■ **Exercise instructions**
Render every line of the listing below as a Markdown table with the columns Row and Line, skipping blank lines. Number the rows in order.

(Scene question records)
-*-
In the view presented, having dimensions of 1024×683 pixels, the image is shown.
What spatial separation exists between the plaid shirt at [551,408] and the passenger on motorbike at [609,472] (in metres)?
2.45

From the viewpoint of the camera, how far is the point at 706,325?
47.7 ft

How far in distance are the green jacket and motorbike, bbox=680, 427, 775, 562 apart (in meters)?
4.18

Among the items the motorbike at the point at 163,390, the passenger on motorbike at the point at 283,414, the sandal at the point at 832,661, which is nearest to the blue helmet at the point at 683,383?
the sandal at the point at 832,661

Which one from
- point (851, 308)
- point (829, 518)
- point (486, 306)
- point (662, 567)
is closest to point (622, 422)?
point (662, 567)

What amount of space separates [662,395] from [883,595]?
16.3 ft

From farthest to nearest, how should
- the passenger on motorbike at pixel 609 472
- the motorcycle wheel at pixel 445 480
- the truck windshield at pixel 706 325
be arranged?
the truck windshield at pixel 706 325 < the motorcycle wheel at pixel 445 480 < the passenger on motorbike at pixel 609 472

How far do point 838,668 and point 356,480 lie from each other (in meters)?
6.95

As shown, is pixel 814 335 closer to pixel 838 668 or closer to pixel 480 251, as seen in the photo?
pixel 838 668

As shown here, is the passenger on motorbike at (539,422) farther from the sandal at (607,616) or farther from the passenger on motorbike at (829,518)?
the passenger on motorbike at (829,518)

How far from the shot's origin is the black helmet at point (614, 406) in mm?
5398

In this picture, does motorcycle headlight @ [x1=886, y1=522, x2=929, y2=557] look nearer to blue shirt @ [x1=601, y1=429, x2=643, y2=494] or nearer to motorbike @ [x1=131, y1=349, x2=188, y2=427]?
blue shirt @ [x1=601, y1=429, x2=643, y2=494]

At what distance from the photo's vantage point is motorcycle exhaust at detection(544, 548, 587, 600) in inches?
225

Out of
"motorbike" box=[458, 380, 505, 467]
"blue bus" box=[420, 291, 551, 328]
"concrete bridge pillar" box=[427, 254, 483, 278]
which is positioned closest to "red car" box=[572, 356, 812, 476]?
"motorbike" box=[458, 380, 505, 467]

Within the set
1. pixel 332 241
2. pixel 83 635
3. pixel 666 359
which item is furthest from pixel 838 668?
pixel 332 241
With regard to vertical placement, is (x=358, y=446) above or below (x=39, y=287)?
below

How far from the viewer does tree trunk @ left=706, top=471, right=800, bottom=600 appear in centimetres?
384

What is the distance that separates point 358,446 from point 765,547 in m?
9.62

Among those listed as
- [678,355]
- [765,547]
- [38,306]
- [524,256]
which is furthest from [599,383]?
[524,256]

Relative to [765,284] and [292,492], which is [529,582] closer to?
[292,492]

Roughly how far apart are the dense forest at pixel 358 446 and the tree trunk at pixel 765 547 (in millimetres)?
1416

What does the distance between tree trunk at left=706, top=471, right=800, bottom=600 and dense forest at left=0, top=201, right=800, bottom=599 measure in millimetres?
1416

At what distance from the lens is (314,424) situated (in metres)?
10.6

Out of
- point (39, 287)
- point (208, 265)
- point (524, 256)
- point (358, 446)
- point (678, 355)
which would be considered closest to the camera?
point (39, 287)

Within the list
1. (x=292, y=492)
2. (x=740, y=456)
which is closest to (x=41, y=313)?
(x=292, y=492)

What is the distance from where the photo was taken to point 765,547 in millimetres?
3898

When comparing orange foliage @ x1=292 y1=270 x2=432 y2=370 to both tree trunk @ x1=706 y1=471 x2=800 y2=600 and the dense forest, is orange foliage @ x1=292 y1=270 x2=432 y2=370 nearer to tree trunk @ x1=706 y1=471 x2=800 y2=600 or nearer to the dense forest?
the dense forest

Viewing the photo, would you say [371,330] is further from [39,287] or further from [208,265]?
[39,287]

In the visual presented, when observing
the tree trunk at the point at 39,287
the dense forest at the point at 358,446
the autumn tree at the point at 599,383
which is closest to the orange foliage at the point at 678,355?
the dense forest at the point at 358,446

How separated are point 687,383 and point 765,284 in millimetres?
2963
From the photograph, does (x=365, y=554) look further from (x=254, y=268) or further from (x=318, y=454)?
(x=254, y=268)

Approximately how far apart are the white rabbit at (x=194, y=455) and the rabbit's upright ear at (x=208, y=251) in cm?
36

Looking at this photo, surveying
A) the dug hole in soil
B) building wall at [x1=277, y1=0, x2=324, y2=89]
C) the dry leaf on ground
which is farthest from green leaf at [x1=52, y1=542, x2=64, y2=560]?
-*-
■ **Response for this exercise**
| Row | Line |
|---|---|
| 1 | In the view presented, having dimensions of 1024×683 pixels, the image is shown. |
| 2 | What spatial separation exists between the plaid shirt at [551,408] and the passenger on motorbike at [609,472] (in metres)? |
| 3 | 2.45 |
| 4 | From the viewpoint of the camera, how far is the point at 706,325? |
| 5 | 47.7 ft |
| 6 | How far in distance are the green jacket and motorbike, bbox=680, 427, 775, 562 apart (in meters)? |
| 7 | 4.18 |
| 8 | Among the items the motorbike at the point at 163,390, the passenger on motorbike at the point at 283,414, the sandal at the point at 832,661, which is nearest to the blue helmet at the point at 683,383? |
| 9 | the sandal at the point at 832,661 |
| 10 | Which one from |
| 11 | - point (851, 308) |
| 12 | - point (829, 518) |
| 13 | - point (486, 306) |
| 14 | - point (662, 567) |
| 15 | is closest to point (622, 422)? |
| 16 | point (662, 567) |
| 17 | What amount of space separates [662,395] from [883,595]? |
| 18 | 16.3 ft |
| 19 | From farthest to nearest, how should |
| 20 | - the passenger on motorbike at pixel 609 472 |
| 21 | - the motorcycle wheel at pixel 445 480 |
| 22 | - the truck windshield at pixel 706 325 |
| 23 | be arranged? |
| 24 | the truck windshield at pixel 706 325 < the motorcycle wheel at pixel 445 480 < the passenger on motorbike at pixel 609 472 |
| 25 | How far do point 838,668 and point 356,480 lie from each other (in meters)? |
| 26 | 6.95 |
| 27 | As shown, is pixel 814 335 closer to pixel 838 668 or closer to pixel 480 251, as seen in the photo? |
| 28 | pixel 838 668 |
| 29 | As shown here, is the passenger on motorbike at (539,422) farther from the sandal at (607,616) or farther from the passenger on motorbike at (829,518)? |
| 30 | the passenger on motorbike at (829,518) |
| 31 | How far from the shot's origin is the black helmet at point (614, 406) in mm? |
| 32 | 5398 |
| 33 | In this picture, does motorcycle headlight @ [x1=886, y1=522, x2=929, y2=557] look nearer to blue shirt @ [x1=601, y1=429, x2=643, y2=494] or nearer to motorbike @ [x1=131, y1=349, x2=188, y2=427]? |
| 34 | blue shirt @ [x1=601, y1=429, x2=643, y2=494] |
| 35 | At what distance from the photo's vantage point is motorcycle exhaust at detection(544, 548, 587, 600) in inches? |
| 36 | 225 |
| 37 | Out of |
| 38 | "motorbike" box=[458, 380, 505, 467] |
| 39 | "blue bus" box=[420, 291, 551, 328] |
| 40 | "concrete bridge pillar" box=[427, 254, 483, 278] |
| 41 | which is positioned closest to "red car" box=[572, 356, 812, 476]? |
| 42 | "motorbike" box=[458, 380, 505, 467] |
| 43 | Within the set |
| 44 | 1. pixel 332 241 |
| 45 | 2. pixel 83 635 |
| 46 | 3. pixel 666 359 |
| 47 | which item is furthest from pixel 838 668? |
| 48 | pixel 332 241 |
| 49 | With regard to vertical placement, is (x=358, y=446) above or below (x=39, y=287)? |
| 50 | below |
| 51 | How far from the viewer does tree trunk @ left=706, top=471, right=800, bottom=600 appear in centimetres? |
| 52 | 384 |
| 53 | What is the distance that separates point 358,446 from point 765,547 in m? |
| 54 | 9.62 |
| 55 | Among those listed as |
| 56 | - [678,355] |
| 57 | - [765,547] |
| 58 | - [38,306] |
| 59 | - [524,256] |
| 60 | which is furthest from [599,383]? |
| 61 | [524,256] |
| 62 | Relative to [765,284] and [292,492], which is [529,582] closer to? |
| 63 | [292,492] |
| 64 | Roughly how far apart are the dense forest at pixel 358 446 and the tree trunk at pixel 765 547 (in millimetres)? |
| 65 | 1416 |
| 66 | What does the distance between tree trunk at left=706, top=471, right=800, bottom=600 and dense forest at left=0, top=201, right=800, bottom=599 measure in millimetres? |
| 67 | 1416 |
| 68 | At what distance from the lens is (314,424) situated (in metres)? |
| 69 | 10.6 |
| 70 | Out of |
| 71 | - point (39, 287) |
| 72 | - point (208, 265) |
| 73 | - point (524, 256) |
| 74 | - point (358, 446) |
| 75 | - point (678, 355) |
| 76 | which would be considered closest to the camera? |
| 77 | point (39, 287) |
| 78 | Within the list |
| 79 | 1. (x=292, y=492) |
| 80 | 2. (x=740, y=456) |
| 81 | which is closest to (x=41, y=313)? |
| 82 | (x=292, y=492) |
| 83 | What is the distance from where the photo was taken to point 765,547 in millimetres? |
| 84 | 3898 |
| 85 | When comparing orange foliage @ x1=292 y1=270 x2=432 y2=370 to both tree trunk @ x1=706 y1=471 x2=800 y2=600 and the dense forest, is orange foliage @ x1=292 y1=270 x2=432 y2=370 nearer to tree trunk @ x1=706 y1=471 x2=800 y2=600 or nearer to the dense forest? |
| 86 | the dense forest |
| 87 | Viewing the photo, would you say [371,330] is further from [39,287] or further from [208,265]? |
| 88 | [39,287] |
| 89 | In the visual presented, when observing |
| 90 | the tree trunk at the point at 39,287 |
| 91 | the dense forest at the point at 358,446 |
| 92 | the autumn tree at the point at 599,383 |
| 93 | which is closest to the orange foliage at the point at 678,355? |
| 94 | the dense forest at the point at 358,446 |
| 95 | How separated are point 687,383 and point 765,284 in millimetres? |
| 96 | 2963 |
| 97 | From the photograph, does (x=365, y=554) look further from (x=254, y=268) or further from (x=318, y=454)? |
| 98 | (x=254, y=268) |
| 99 | Approximately how far apart are the white rabbit at (x=194, y=455) and the rabbit's upright ear at (x=208, y=251) in cm? |
| 100 | 36 |
| 101 | Looking at this photo, surveying |
| 102 | A) the dug hole in soil |
| 103 | B) building wall at [x1=277, y1=0, x2=324, y2=89] |
| 104 | C) the dry leaf on ground |
| 105 | which is farthest from green leaf at [x1=52, y1=542, x2=64, y2=560]? |